Google Adds 10-minute Audio Transcription and Task Extraction to Gemini AI

New Delhi: Google has introduced new audio processing features in its Gemini AI assistant, allowing users to upload and analyze recordings of up to 10 minutes. The update enables transcription, summarization, and task identification from pre-recorded files, marking a shift in how Gemini can be used for work and study purposes.

The new option, available through Gemini’s web and mobile platforms, processes recordings such as meetings, lectures, and interviews. Once uploaded, the audio is converted into searchable text, with the assistant also capable of isolating speaker statements, generating simplified summaries, and extracting action points. This makes it useful for students preparing study notes, professionals drafting follow-ups, or content creators repurposing material.

According to Google, the addition of audio uploads came in response to user demand. Josh Woodward, VP of Gemini, said that transcription accuracy remained high in testing, though recognition of specific names showed some inconsistencies. Unlike Gemini Live, which handles real-time conversations, this feature is designed for users who want to review past recordings.

## DATA TO EXAMINE

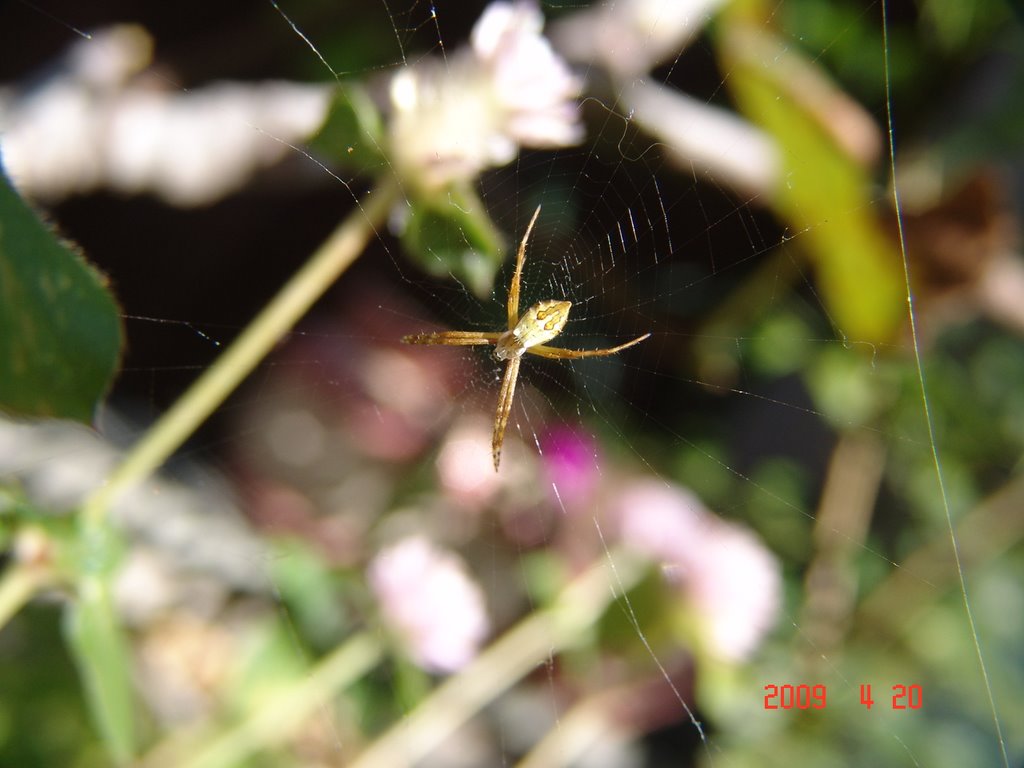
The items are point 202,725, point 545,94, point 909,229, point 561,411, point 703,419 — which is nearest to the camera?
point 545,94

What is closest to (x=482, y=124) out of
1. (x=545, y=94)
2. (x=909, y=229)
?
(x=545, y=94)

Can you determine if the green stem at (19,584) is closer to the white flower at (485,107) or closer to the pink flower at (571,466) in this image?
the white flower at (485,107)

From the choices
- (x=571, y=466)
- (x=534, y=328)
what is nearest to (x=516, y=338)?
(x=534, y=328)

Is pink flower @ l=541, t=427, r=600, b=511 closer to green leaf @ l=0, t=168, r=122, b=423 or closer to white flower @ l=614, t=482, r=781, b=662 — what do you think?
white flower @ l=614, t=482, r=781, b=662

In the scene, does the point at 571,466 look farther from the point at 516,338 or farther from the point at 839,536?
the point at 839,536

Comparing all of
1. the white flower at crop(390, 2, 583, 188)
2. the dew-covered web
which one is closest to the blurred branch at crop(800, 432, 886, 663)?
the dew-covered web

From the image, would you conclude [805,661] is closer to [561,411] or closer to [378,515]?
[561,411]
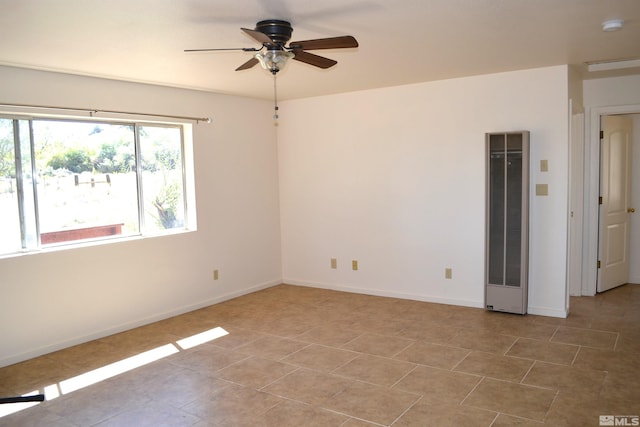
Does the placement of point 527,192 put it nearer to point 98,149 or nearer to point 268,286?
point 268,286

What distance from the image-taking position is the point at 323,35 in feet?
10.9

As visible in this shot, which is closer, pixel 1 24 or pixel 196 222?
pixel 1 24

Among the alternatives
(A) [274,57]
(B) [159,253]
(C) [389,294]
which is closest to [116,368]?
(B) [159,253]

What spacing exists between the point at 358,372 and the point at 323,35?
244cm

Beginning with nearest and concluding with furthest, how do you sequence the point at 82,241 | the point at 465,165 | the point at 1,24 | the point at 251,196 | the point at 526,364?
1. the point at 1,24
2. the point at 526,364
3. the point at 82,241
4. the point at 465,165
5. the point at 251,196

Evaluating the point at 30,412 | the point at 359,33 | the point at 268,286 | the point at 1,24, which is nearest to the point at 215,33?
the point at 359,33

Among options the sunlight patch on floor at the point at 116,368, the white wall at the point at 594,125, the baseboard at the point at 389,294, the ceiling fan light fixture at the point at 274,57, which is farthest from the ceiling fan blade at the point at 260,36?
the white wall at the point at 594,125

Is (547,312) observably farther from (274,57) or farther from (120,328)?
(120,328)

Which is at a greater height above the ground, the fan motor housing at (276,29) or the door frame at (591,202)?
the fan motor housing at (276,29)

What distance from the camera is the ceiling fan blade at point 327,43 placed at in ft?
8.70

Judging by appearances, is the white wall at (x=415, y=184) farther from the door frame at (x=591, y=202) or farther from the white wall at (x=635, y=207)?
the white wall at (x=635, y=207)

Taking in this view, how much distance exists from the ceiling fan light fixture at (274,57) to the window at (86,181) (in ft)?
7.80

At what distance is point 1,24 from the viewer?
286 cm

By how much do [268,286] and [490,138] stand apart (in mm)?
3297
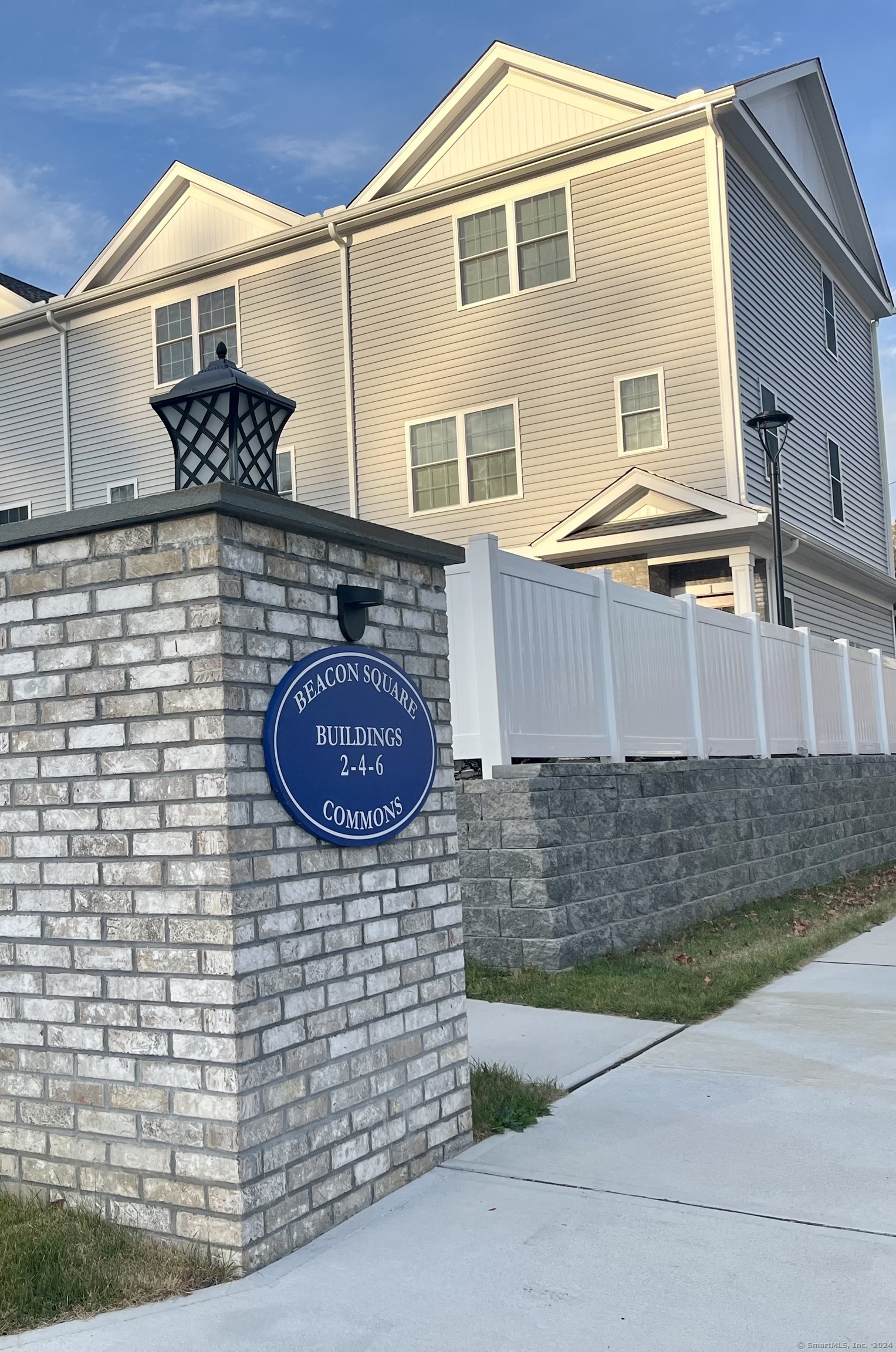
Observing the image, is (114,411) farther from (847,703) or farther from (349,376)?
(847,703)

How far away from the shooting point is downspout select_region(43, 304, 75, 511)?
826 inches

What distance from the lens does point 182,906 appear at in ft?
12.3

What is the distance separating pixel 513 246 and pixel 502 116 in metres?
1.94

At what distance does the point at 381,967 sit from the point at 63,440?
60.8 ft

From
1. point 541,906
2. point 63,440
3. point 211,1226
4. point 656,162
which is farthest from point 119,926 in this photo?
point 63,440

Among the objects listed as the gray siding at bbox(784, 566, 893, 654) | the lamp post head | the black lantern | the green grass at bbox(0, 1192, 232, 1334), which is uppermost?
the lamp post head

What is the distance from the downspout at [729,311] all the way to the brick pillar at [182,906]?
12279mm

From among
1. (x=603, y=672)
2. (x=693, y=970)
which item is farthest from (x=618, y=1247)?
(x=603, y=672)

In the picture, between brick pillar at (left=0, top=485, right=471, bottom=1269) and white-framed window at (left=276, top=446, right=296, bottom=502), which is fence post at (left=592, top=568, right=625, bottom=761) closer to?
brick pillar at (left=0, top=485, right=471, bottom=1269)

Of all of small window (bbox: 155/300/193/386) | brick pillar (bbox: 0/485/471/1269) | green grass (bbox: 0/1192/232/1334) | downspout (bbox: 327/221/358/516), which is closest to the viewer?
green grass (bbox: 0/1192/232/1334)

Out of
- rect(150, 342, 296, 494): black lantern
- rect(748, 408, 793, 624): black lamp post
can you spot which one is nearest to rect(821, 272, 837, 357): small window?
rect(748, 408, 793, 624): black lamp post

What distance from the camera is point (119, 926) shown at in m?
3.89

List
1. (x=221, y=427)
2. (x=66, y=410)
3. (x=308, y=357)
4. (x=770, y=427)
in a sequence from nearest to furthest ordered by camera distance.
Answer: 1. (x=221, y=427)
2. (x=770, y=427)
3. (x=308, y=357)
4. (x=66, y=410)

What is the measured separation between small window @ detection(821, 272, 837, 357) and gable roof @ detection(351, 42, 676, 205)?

## AIM OF THE TASK
Continue the article on Gemini's new audio transcription feature, starting after its last sentence.

## WRITTEN REPLY
Despite the utility, there are constraints. The upload length is capped at 10 minutes, and free-tier users face daily limits. The feature draws from existing Gemini usage quotas, and Google has not disclosed whether larger-scale transcription will require a separate pricing model.

The update reflects Google’s broader attempt to expand Gemini beyond text-based interactions, positioning it as a multipurpose tool for productivity. By integrating transcription with task extraction, the company is targeting practical use cases in education, workplace collaboration, and content management.